His mother. I had to call his mother and father. I had to tell them that their eldest son was dead. I felt breathless and had to lean against the door jamb. How do you break that kind of news? I returned to the bedroom and sat on the bed once more, picking up the phone that was on my bedside table. For a moment, I couldn’t remember their number, and when I did, I found it hard to press the buttons. My fingers weren’t working properly.

I hoped she wouldn’t answer, but she did. Her high voice sounded aggrieved to be called at this late hour.

‘Kitty.’ I pressed the receiver to my ear and closed my eyes. ‘It’s me, Ellie.’

‘Ellie, how –’

‘I’ve got some bad news,’ I said. And then, before she could draw breath to say anything: ‘Greg’s dead.’ There was complete silence from the other end, as if she had hung up. ‘Kitty?’

‘Hello,’ she said. Her voice had dwindled; she sounded very far away. ‘I don’t quite understand.’

‘Greg’s dead,’ I persisted. ‘He died in a car crash. I’ve only just heard.’

‘Excuse me,’ she said. ‘Can you hold on a moment?’

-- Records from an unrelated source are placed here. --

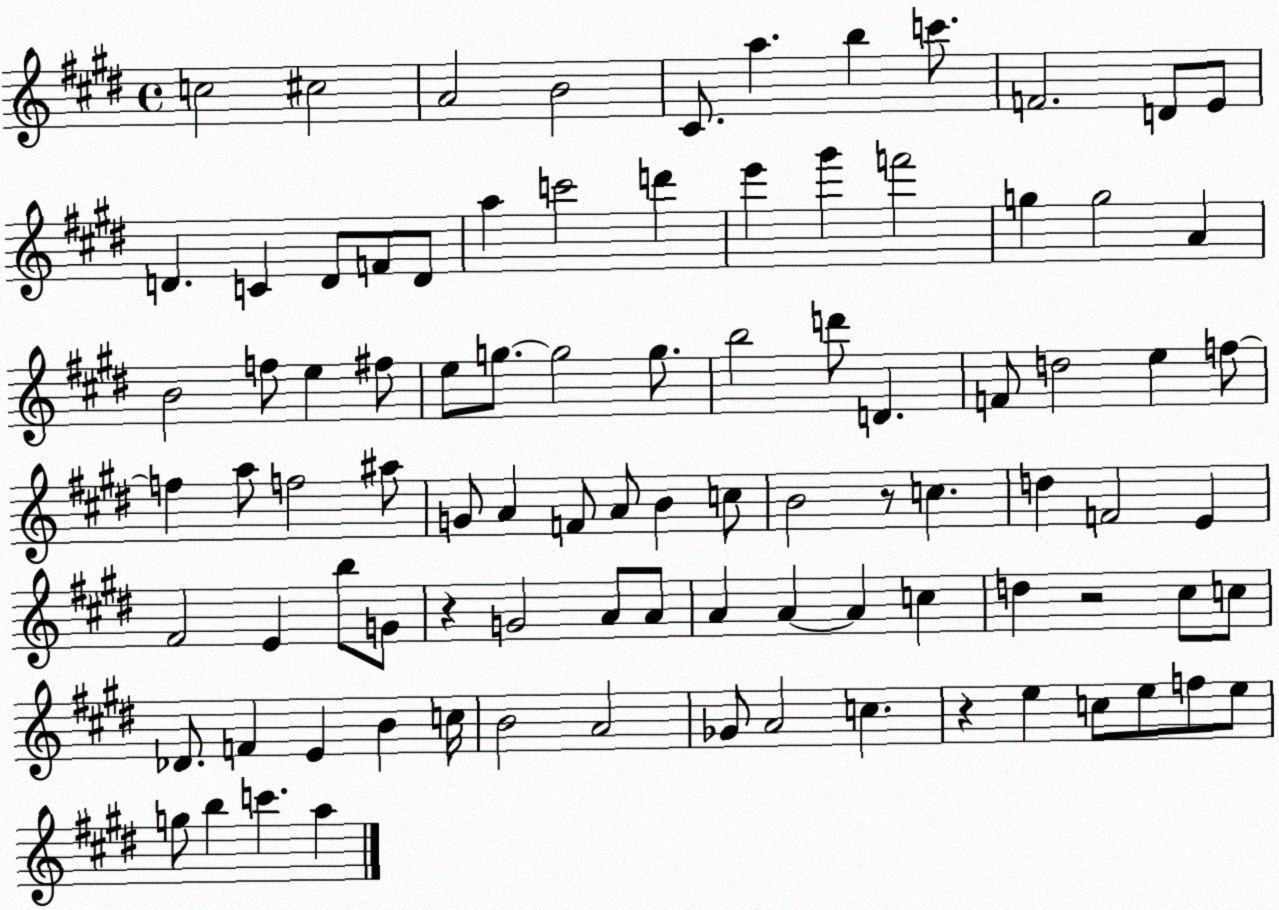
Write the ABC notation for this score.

X:1
T:Untitled
M:4/4
L:1/4
K:E
c2 ^c2 A2 B2 ^C/2 a b c'/2 F2 D/2 E/2 D C D/2 F/2 D/2 a c'2 d' e' ^g' f'2 g g2 A B2 f/2 e ^f/2 e/2 g/2 g2 g/2 b2 d'/2 D F/2 d2 e f/2 f a/2 f2 ^a/2 G/2 A F/2 A/2 B c/2 B2 z/2 c d F2 E ^F2 E b/2 G/2 z G2 A/2 A/2 A A A c d z2 ^c/2 c/2 _D/2 F E B c/4 B2 A2 _G/2 A2 c z e c/2 e/2 f/2 e/2 g/2 b c' a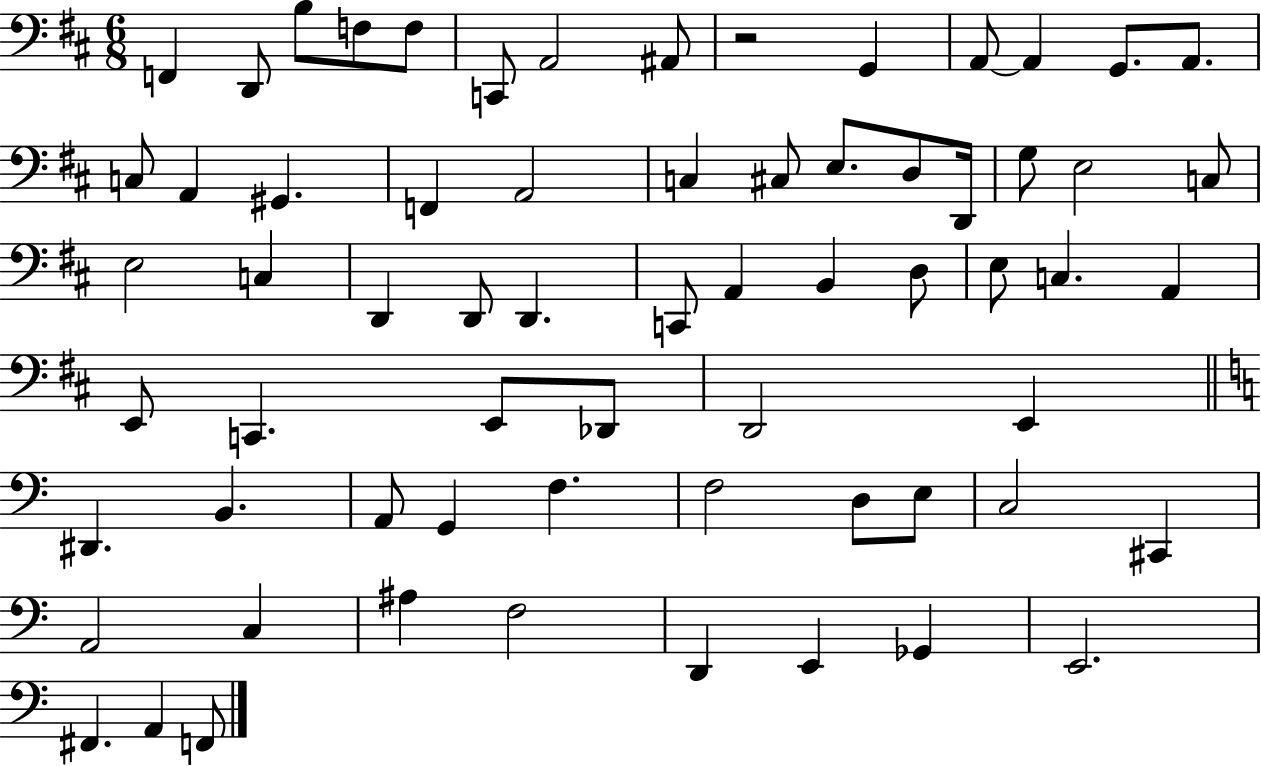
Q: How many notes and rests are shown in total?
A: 66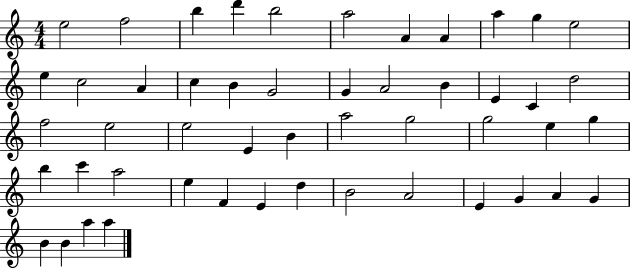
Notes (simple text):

E5/h F5/h B5/q D6/q B5/h A5/h A4/q A4/q A5/q G5/q E5/h E5/q C5/h A4/q C5/q B4/q G4/h G4/q A4/h B4/q E4/q C4/q D5/h F5/h E5/h E5/h E4/q B4/q A5/h G5/h G5/h E5/q G5/q B5/q C6/q A5/h E5/q F4/q E4/q D5/q B4/h A4/h E4/q G4/q A4/q G4/q B4/q B4/q A5/q A5/q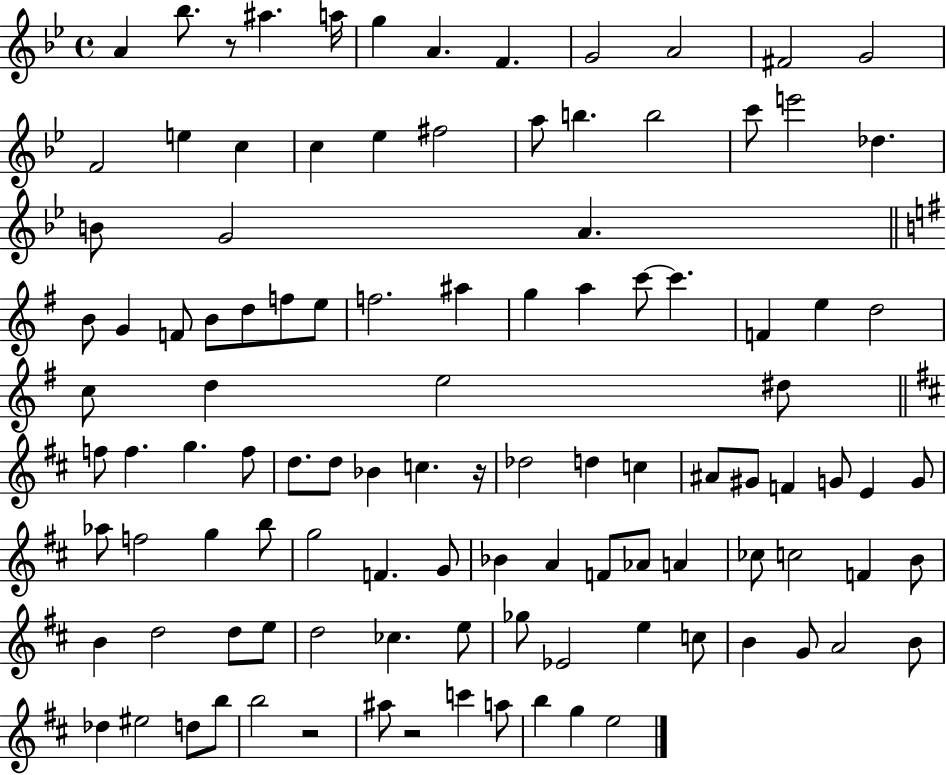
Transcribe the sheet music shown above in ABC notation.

X:1
T:Untitled
M:4/4
L:1/4
K:Bb
A _b/2 z/2 ^a a/4 g A F G2 A2 ^F2 G2 F2 e c c _e ^f2 a/2 b b2 c'/2 e'2 _d B/2 G2 A B/2 G F/2 B/2 d/2 f/2 e/2 f2 ^a g a c'/2 c' F e d2 c/2 d e2 ^d/2 f/2 f g f/2 d/2 d/2 _B c z/4 _d2 d c ^A/2 ^G/2 F G/2 E G/2 _a/2 f2 g b/2 g2 F G/2 _B A F/2 _A/2 A _c/2 c2 F B/2 B d2 d/2 e/2 d2 _c e/2 _g/2 _E2 e c/2 B G/2 A2 B/2 _d ^e2 d/2 b/2 b2 z2 ^a/2 z2 c' a/2 b g e2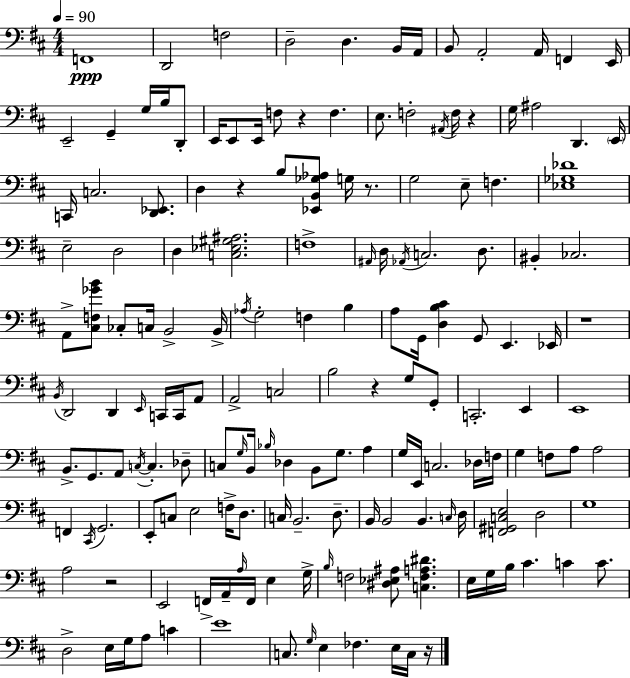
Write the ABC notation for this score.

X:1
T:Untitled
M:4/4
L:1/4
K:D
F,,4 D,,2 F,2 D,2 D, B,,/4 A,,/4 B,,/2 A,,2 A,,/4 F,, E,,/4 E,,2 G,, G,/4 B,/4 D,,/2 E,,/4 E,,/2 E,,/4 F,/2 z F, E,/2 F,2 ^A,,/4 F,/4 z G,/4 ^A,2 D,, E,,/4 C,,/4 C,2 [D,,_E,,]/2 D, z B,/2 [_E,,B,,_G,_A,]/2 G,/4 z/2 G,2 E,/2 F, [_E,_G,_D]4 E,2 D,2 D, [C,_E,^G,^A,]2 F,4 ^A,,/4 D,/4 _A,,/4 C,2 D,/2 ^B,, _C,2 A,,/2 [^C,F,_GB]/2 _C,/2 C,/4 B,,2 B,,/4 _A,/4 G,2 F, B, A,/2 G,,/4 [D,B,^C] G,,/2 E,, _E,,/4 z4 B,,/4 D,,2 D,, E,,/4 C,,/4 C,,/4 A,,/2 A,,2 C,2 B,2 z G,/2 G,,/2 C,,2 E,, E,,4 B,,/2 G,,/2 A,,/2 C,/4 C, _D,/2 C,/2 G,/4 B,,/4 _B,/4 _D, B,,/2 G,/2 A, G,/4 E,,/4 C,2 _D,/4 F,/4 G, F,/2 A,/2 A,2 F,, ^C,,/4 G,,2 E,,/2 C,/2 E,2 F,/4 D,/2 C,/4 B,,2 D,/2 B,,/4 B,,2 B,, C,/4 D,/4 [F,,^G,,C,E,]2 D,2 G,4 A,2 z2 E,,2 F,,/4 A,,/4 A,/4 F,,/4 E, G,/4 B,/4 F,2 [^D,_E,^A,]/2 [C,F,A,^D] E,/4 G,/4 B,/4 ^C C C/2 D,2 E,/4 G,/4 A,/2 C E4 C,/2 G,/4 E, _F, E,/4 C,/4 z/4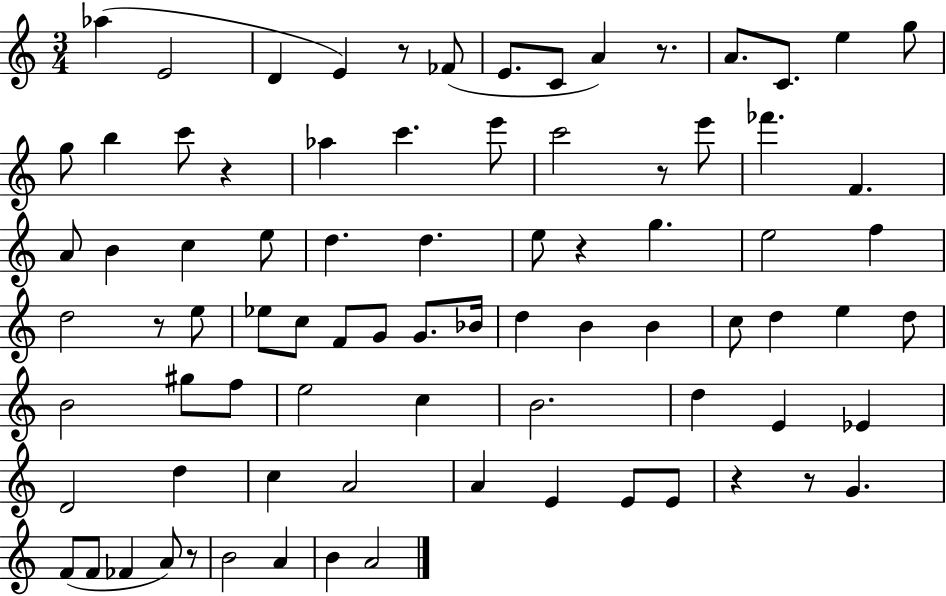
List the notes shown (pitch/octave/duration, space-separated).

Ab5/q E4/h D4/q E4/q R/e FES4/e E4/e. C4/e A4/q R/e. A4/e. C4/e. E5/q G5/e G5/e B5/q C6/e R/q Ab5/q C6/q. E6/e C6/h R/e E6/e FES6/q. F4/q. A4/e B4/q C5/q E5/e D5/q. D5/q. E5/e R/q G5/q. E5/h F5/q D5/h R/e E5/e Eb5/e C5/e F4/e G4/e G4/e. Bb4/s D5/q B4/q B4/q C5/e D5/q E5/q D5/e B4/h G#5/e F5/e E5/h C5/q B4/h. D5/q E4/q Eb4/q D4/h D5/q C5/q A4/h A4/q E4/q E4/e E4/e R/q R/e G4/q. F4/e F4/e FES4/q A4/e R/e B4/h A4/q B4/q A4/h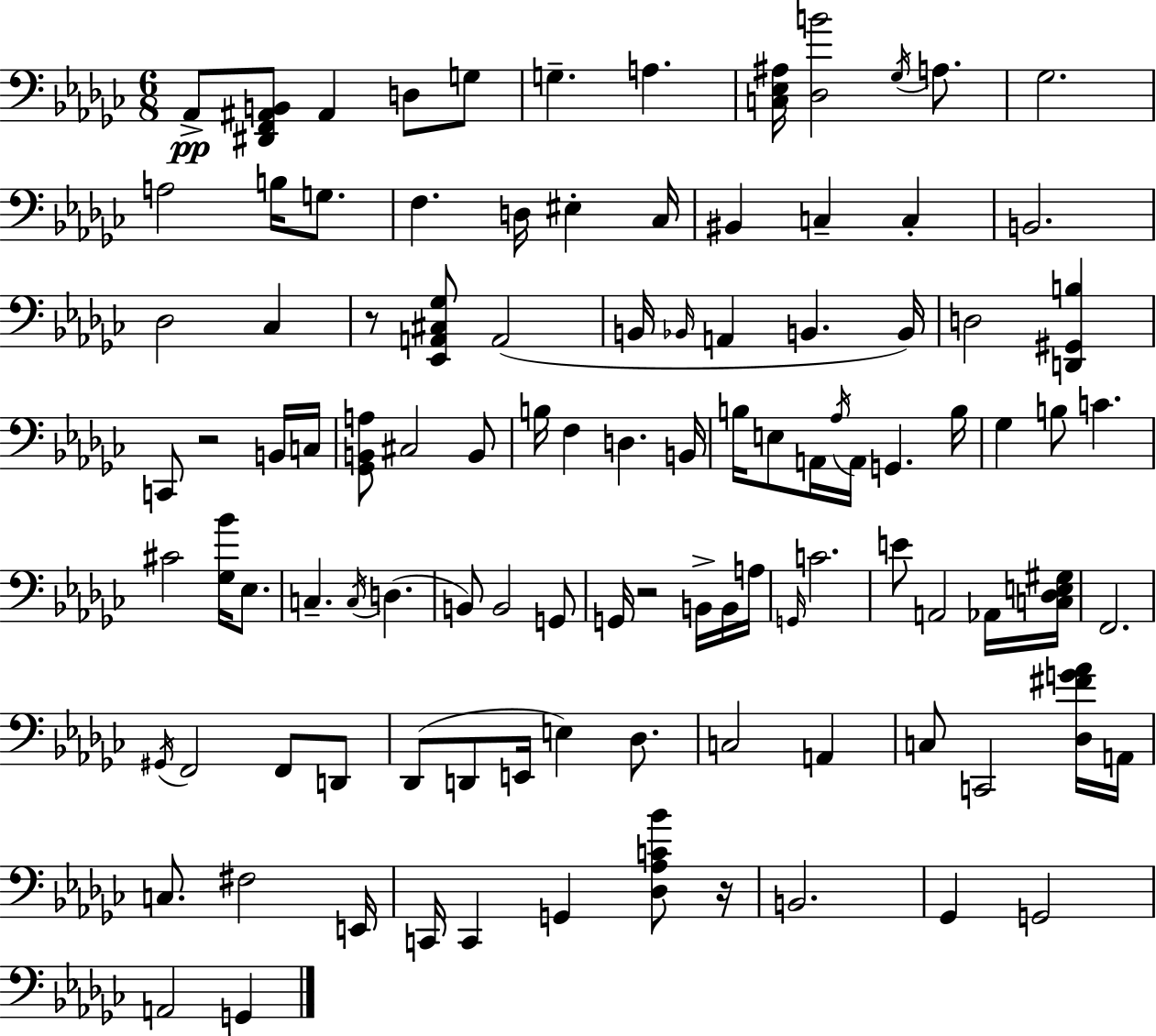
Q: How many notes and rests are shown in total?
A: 105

I waited and then another voice came on the line, in a kind of gruff, no-nonsense bark. ‘Ellie. Paul here. What’s this?’

I repeated what I’d said. The words were becoming more and more unreal.

Paul Manning gave a short, nervous cough. ‘Dead, you say?’ In the background I could hear sobbing.

‘Yes.’

‘But he’s only thirty-eight.’

‘It was a road accident.’

‘A crash?’

‘Yes.’

‘Where?’

‘I don’t know. I don’t know if they told me; maybe they did. It was hard to take everything in.’

He asked me more questions, detailed questions, none of which I could answer. It was as if information would give him some kind of control.

Then I dialled my parents’ number. That’s what you do, isn’t it? Even though you may not be close to them, that’s the right order. His parents, then my parents. Chief mourners. But there was no reply and I remembered that Monday was quiz night at the pub. They would stay until closing time. I depressed the button and sat for a few seconds listening to the dialling tone in my ear. The alarm clock on Greg’s side of the bed told me it was thirteen minutes past nine. Hours to go before morning came. What was I supposed to do until then? Should I start calling people, telling them the news in descending order of importance? That was what you did when a baby was born – but was it the same when a husband had died? And who should I tell first? Then it came to me.

I found her home number in Greg’s old address book. The phone rang several times, four, five, six. It was like a terrible game. Answer the phone and you’re still alive. Don’t answer and you’re dead. Or perhaps just out.

‘Hello.’

‘Oh.’ For a moment I couldn’t speak. ‘Is that Tania?’ I asked, although I knew it was.

‘Yes. Who’s this?’

‘It’s Ellie.’

‘Ellie. Hi.’

She waited, probably expecting an invitation. I took a deep breath and said the nonsense words again. ‘Greg’s dead. In an accident.’ I cut into the expressions of horror that came down the line. ‘I rang you because, well, I thought you might have been with him. In the car.’

‘Me? What do you mean?’

‘He had a passenger. A woman. And I assumed, you know, that it was someone from the office, so I thought…’

‘Two of them died?’

‘Yes.’

‘Christ.’

‘Yes.’

‘Ellie, how awful. God, I can’t get my head around this. I’m so incredibly…’

‘Do you know who it could have been, Tania?’

‘No.’

‘He didn’t leave with anyone?’ I asked. ‘Or go to meet anyone?’

‘No. He left about half past five. And I know he’d said earlier he was going to get home in good time for once.’